This Japanese-style salad hits the trifecta with pan-seared green beans, mixed salad leaves and pea pods. When paired with a miso-glazed barramundi, you'll have flavour bursting in every bite. *This recipe is under 650kcal per serving and under 40g carbohydrates per serving.*
1 packet
Mixed Salad Leaves
280 g
Barramundi
(Contains: Fish; May be present: Crustaceans, Molluscs.)
1 packet
Miso Paste
(Contains: Gluten, Soy, Wheat;)
1 packet
Green Beans
1 packet
Japanese Dressing
(Contains: Soy, Sesame;)
1 packet
Pea Pods
1 drizzle
olive oil
1 tsp
soy sauce
(Contains: Soy; May be present: Gluten.)
½ tbs
honey

• Trim pea pods and halve lengthways.
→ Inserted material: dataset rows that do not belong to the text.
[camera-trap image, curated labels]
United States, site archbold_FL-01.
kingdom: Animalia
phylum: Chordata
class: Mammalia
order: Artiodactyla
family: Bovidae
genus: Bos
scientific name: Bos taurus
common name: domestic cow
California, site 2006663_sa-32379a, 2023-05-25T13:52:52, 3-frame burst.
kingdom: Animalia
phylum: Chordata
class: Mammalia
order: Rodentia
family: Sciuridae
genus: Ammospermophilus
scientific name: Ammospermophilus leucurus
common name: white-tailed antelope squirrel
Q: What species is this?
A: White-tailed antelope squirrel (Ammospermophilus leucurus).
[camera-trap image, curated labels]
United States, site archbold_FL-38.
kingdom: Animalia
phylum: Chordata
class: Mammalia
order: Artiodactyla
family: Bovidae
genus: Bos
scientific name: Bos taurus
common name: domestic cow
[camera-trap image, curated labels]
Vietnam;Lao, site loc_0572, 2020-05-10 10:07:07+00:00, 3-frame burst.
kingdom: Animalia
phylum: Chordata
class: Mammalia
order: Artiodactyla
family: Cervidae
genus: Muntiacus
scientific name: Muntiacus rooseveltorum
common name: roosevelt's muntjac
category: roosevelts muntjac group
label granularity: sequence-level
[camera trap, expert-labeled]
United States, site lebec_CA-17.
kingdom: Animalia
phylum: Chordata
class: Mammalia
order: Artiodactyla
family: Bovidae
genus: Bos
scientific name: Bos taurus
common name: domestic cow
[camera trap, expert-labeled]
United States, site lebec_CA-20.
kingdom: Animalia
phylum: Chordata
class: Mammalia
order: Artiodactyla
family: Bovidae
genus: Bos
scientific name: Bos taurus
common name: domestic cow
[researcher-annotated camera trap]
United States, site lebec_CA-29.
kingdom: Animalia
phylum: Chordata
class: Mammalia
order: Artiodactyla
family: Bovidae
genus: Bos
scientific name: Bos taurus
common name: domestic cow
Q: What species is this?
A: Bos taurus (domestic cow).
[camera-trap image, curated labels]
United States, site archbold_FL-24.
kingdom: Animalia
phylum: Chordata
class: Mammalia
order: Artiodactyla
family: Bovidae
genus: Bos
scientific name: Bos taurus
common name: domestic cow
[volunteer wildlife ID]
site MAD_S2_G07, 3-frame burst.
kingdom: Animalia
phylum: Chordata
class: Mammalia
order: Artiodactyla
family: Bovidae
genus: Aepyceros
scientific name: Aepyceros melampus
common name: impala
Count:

Trim and halve green beans. • In a small bowl, combine miso paste, the honey, soy sauce and a splash of water.

• Return frying pan to medium-high heat with a drizzle of olive oil. • Pat barramundi dry with paper towel and season both sides. • When oil is hot, cook barramundi, skin-side down first, until just cooked through, 5-6 minutes each side (depending on thickness). • Remove pan from heat, add miso-honey mixture, gently turning barramundi to coat, until thickened and slightly sticky. • Transfer to a plate. TIP: Patting the skin dry helps it crisp up in the pan!

• Wash out frying pan and return to medium-high heat with a drizzle of olive oil. • Cook green beans, tossing regularly, until tender, 4-5 minutes. • Transfer to a large bowl, season to taste and allow to cool slightly.

• To the bowl with cooled green beans, add mixed salad leaves, pea pods and Japanese style dressing. Toss to coat. Season to taste. • Divide miso-glazed barramundi and green bean salad between plates. Spoon over any glaze from the pan. Enjoy!